Brief: Below are the entries; determine how many of their lines contain the string "google" and give that figure alone.

*** Given records ***

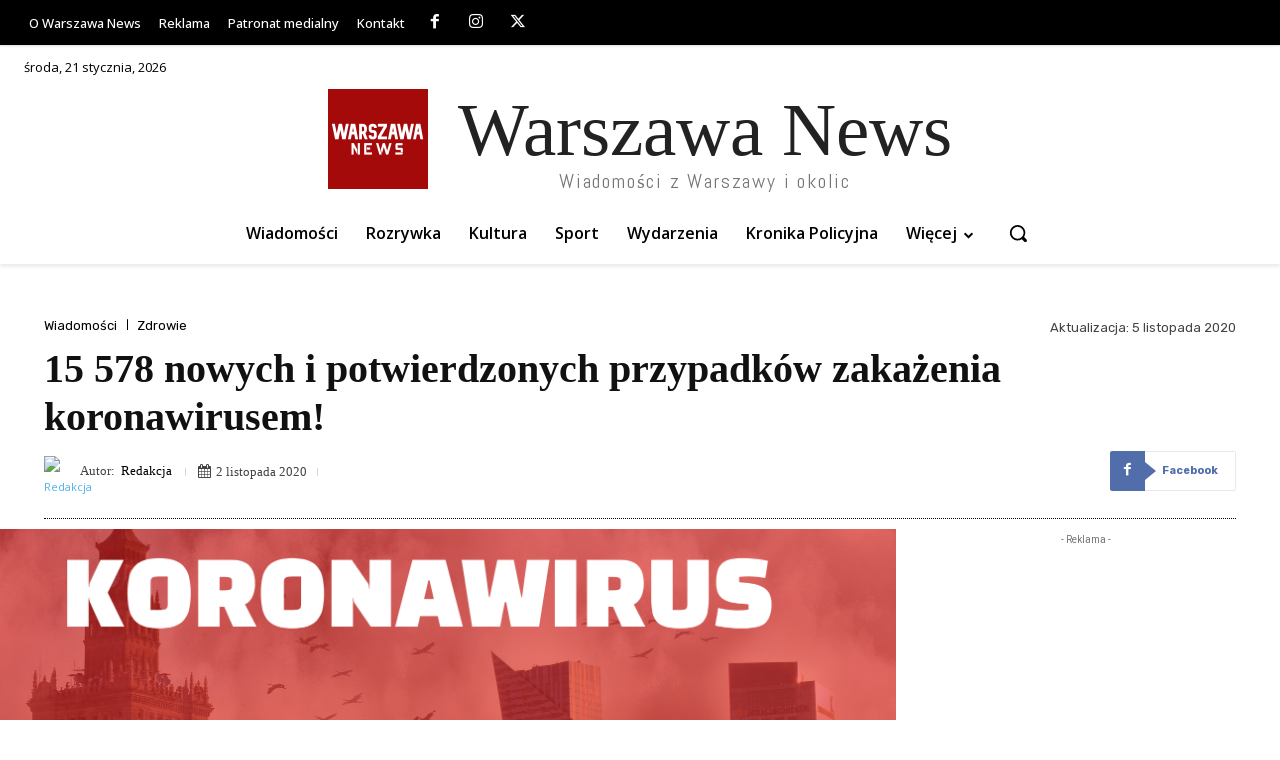

--- FILE ---
content_type: text/html; charset=utf-8
request_url: https://www.google.com/recaptcha/api2/aframe
body_size: 268
content:
<!DOCTYPE HTML><html><head><meta http-equiv="content-type" content="text/html; charset=UTF-8"></head><body><script nonce="RaqxA31_zFEJgUTZ_ES-kw">/** Anti-fraud and anti-abuse applications only. See google.com/recaptcha */ try{var clients={'sodar':'https://pagead2.googlesyndication.com/pagead/sodar?'};window.addEventListener("message",function(a){try{if(a.source===window.parent){var b=JSON.parse(a.data);var c=clients[b['id']];if(c){var d=document.createElement('img');d.src=c+b['params']+'&rc='+(localStorage.getItem("rc::a")?sessionStorage.getItem("rc::b"):"");window.document.body.appendChild(d);sessionStorage.setItem("rc::e",parseInt(sessionStorage.getItem("rc::e")||0)+1);localStorage.setItem("rc::h",'1769000674966');}}}catch(b){}});window.parent.postMessage("_grecaptcha_ready", "*");}catch(b){}</script></body></html>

*** End of Given records ***

Finished task: 2